» RECORDS SUPPLIED
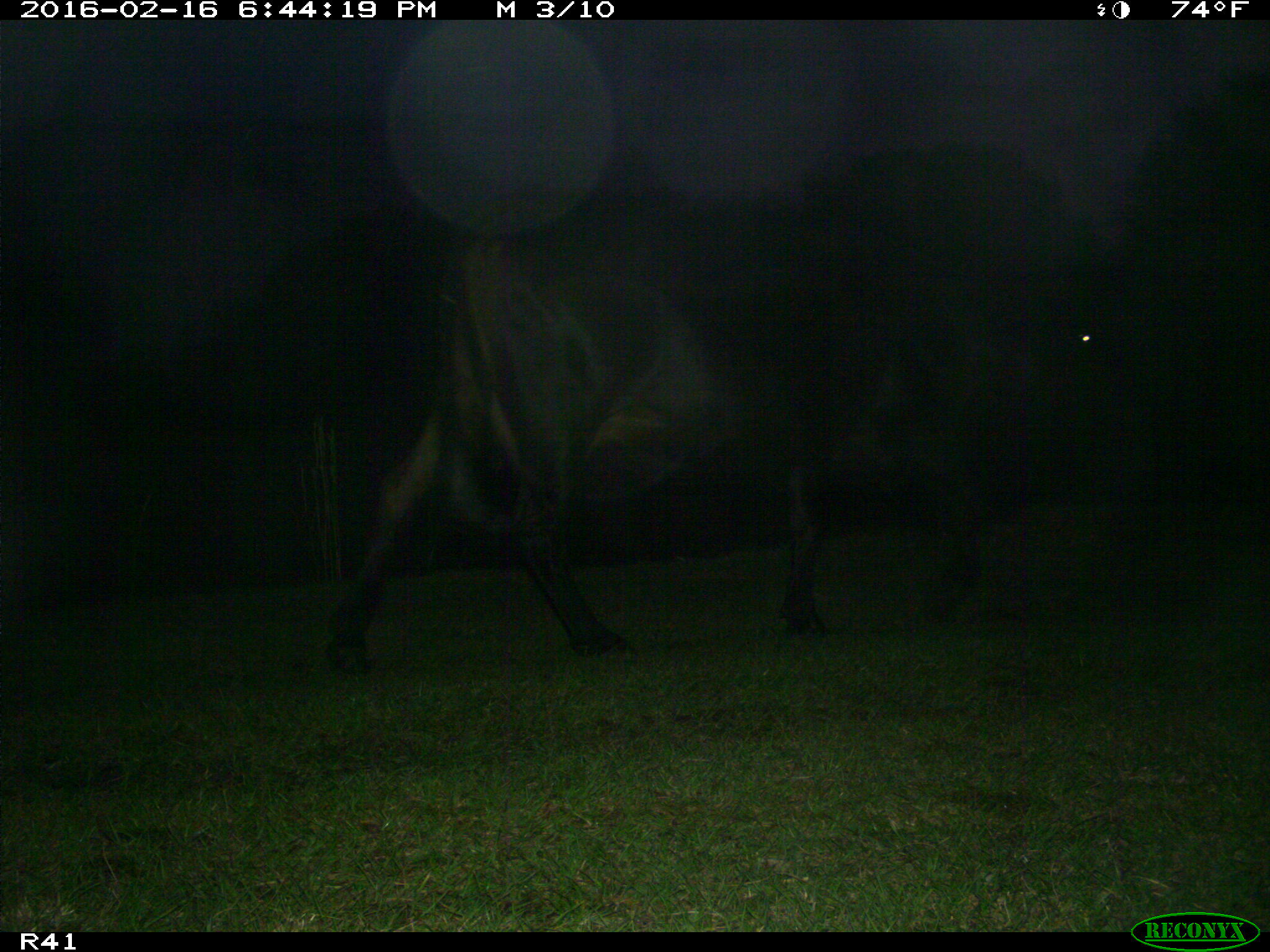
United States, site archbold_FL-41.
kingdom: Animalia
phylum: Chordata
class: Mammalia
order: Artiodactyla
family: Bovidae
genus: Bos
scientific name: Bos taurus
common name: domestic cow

...

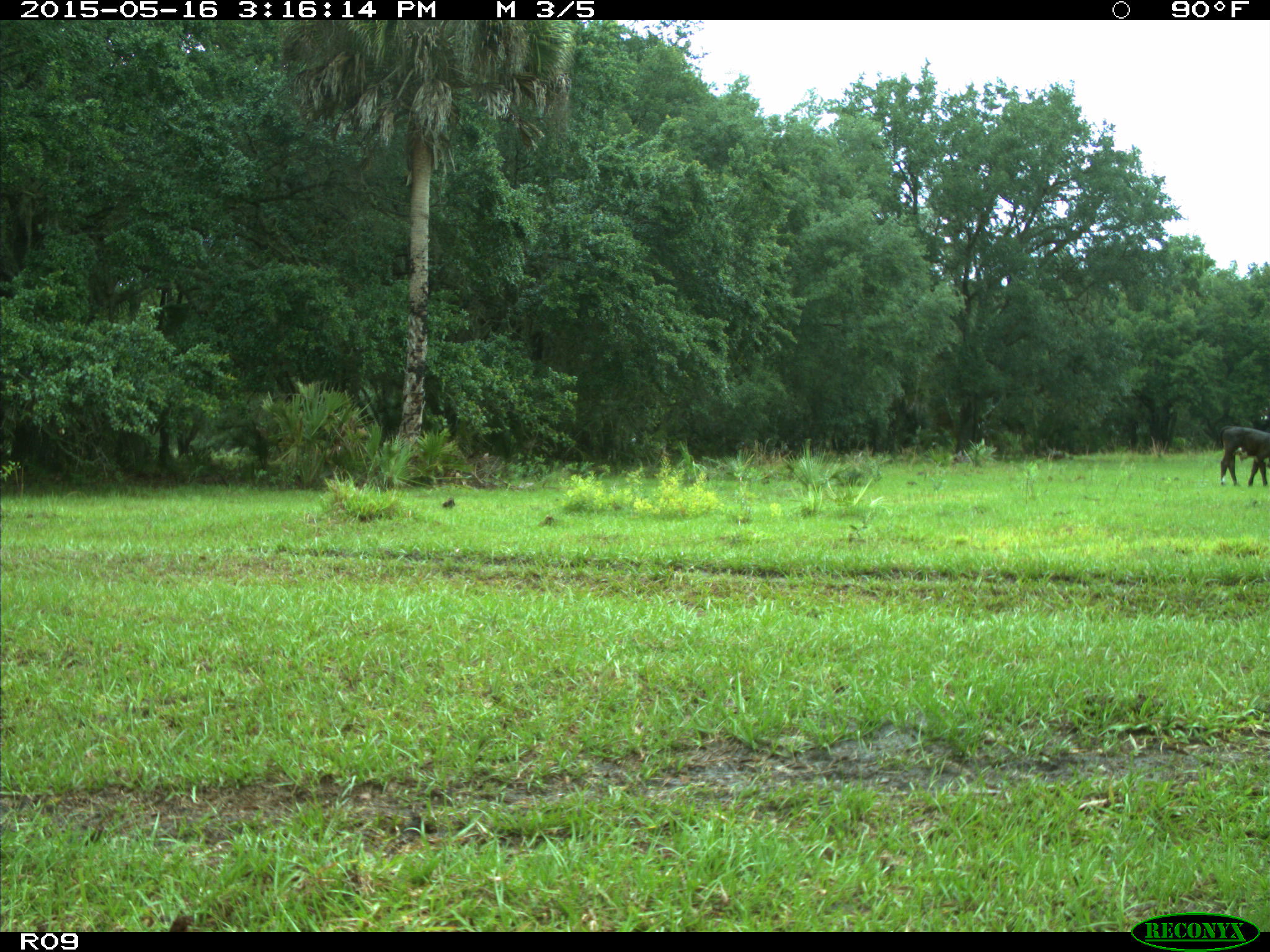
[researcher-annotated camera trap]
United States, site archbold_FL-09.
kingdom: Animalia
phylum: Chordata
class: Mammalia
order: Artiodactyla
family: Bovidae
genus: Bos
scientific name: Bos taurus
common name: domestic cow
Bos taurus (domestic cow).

---

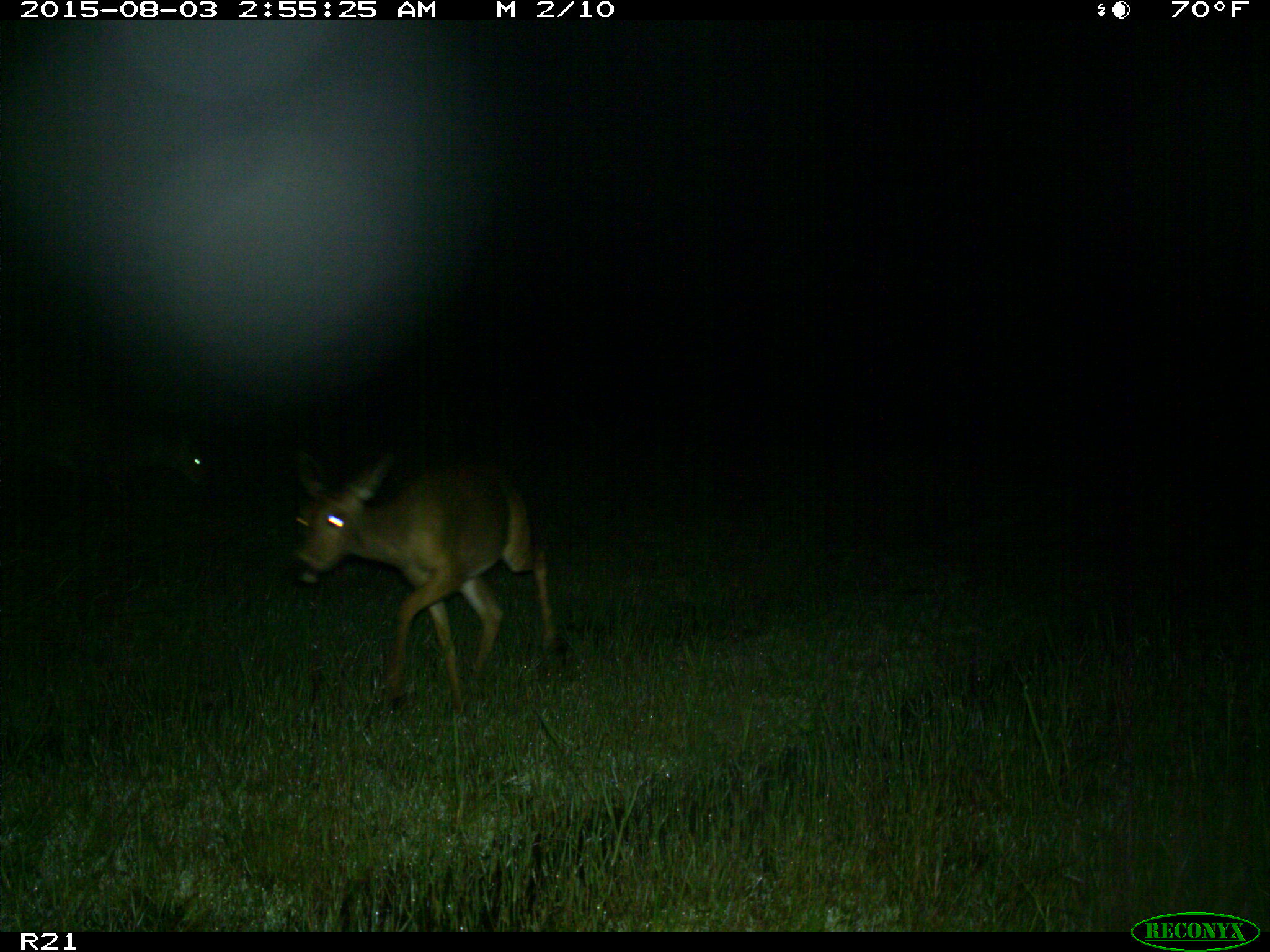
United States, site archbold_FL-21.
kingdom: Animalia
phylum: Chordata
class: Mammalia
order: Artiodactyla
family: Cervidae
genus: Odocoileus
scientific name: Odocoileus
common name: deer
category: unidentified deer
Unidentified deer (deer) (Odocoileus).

» WHAT IS NEEDED
Copy out the lines above that hold the string "United".

» FINISHED TASK
United States, site archbold_FL-41.
United States, site archbold_FL-09.
United States, site archbold_FL-21.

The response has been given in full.